## GIVEN INSTRUCTION
Please rewrite all of the data below, replacing every "corrugated metal wall" with "tin wall" and leaving everything else unchanged.

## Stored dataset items
────────────────────────────────────────

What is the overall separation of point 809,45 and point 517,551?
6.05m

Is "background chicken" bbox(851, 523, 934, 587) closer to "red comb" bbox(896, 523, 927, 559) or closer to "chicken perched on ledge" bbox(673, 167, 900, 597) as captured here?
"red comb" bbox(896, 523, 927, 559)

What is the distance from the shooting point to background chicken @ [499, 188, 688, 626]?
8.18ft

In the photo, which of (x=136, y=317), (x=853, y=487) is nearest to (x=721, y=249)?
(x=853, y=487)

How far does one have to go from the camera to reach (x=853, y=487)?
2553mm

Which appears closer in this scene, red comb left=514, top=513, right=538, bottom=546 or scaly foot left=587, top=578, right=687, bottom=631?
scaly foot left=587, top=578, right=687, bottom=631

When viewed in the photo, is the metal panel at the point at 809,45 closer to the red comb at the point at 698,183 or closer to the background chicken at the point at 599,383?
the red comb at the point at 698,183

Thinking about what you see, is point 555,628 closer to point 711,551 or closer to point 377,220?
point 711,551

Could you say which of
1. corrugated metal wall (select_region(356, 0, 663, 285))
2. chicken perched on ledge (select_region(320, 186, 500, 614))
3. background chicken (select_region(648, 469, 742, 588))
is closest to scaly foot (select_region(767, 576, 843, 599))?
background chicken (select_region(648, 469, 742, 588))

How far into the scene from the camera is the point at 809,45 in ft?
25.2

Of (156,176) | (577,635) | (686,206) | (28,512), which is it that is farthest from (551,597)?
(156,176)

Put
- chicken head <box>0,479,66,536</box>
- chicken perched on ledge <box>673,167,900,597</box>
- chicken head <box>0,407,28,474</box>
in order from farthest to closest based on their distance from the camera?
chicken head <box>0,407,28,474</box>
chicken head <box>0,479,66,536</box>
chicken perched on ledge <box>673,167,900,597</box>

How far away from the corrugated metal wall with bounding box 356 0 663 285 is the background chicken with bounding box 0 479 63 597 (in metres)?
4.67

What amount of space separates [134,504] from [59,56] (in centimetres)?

────────────────────────────────────────

## RESPONSE TO THIS EXERCISE
What is the overall separation of point 809,45 and point 517,551?
6.05m

Is "background chicken" bbox(851, 523, 934, 587) closer to "red comb" bbox(896, 523, 927, 559) or closer to "chicken perched on ledge" bbox(673, 167, 900, 597) as captured here?
"red comb" bbox(896, 523, 927, 559)

What is the distance from the shooting point to background chicken @ [499, 188, 688, 626]?
8.18ft

In the photo, which of (x=136, y=317), (x=853, y=487) is nearest to (x=721, y=249)?
(x=853, y=487)

How far does one have to go from the camera to reach (x=853, y=487)?
2553mm

Which appears closer in this scene, red comb left=514, top=513, right=538, bottom=546 or scaly foot left=587, top=578, right=687, bottom=631?
scaly foot left=587, top=578, right=687, bottom=631

When viewed in the photo, is the metal panel at the point at 809,45 closer to the red comb at the point at 698,183 or closer to the background chicken at the point at 599,383?
the red comb at the point at 698,183

Thinking about what you see, is point 555,628 closer to point 711,551 or closer to point 377,220?
point 711,551

Could you say which of
1. tin wall (select_region(356, 0, 663, 285))
2. chicken perched on ledge (select_region(320, 186, 500, 614))
3. background chicken (select_region(648, 469, 742, 588))
is closest to scaly foot (select_region(767, 576, 843, 599))?
background chicken (select_region(648, 469, 742, 588))

How far into the scene from the camera is the point at 809,45 in ft?
25.2

Of (156,176) | (577,635) | (686,206) | (28,512), which is it that is farthest from (551,597)?
(156,176)

Put
- chicken head <box>0,479,66,536</box>
- chicken perched on ledge <box>673,167,900,597</box>
- chicken head <box>0,407,28,474</box>
in order from farthest to closest based on their distance from the camera?
chicken head <box>0,407,28,474</box>
chicken head <box>0,479,66,536</box>
chicken perched on ledge <box>673,167,900,597</box>

How far away from the tin wall with bounding box 356 0 663 285 is the background chicken with bounding box 0 479 63 597 (in metres)?
4.67

What amount of space separates [134,504] from [59,56] (in centimetres)?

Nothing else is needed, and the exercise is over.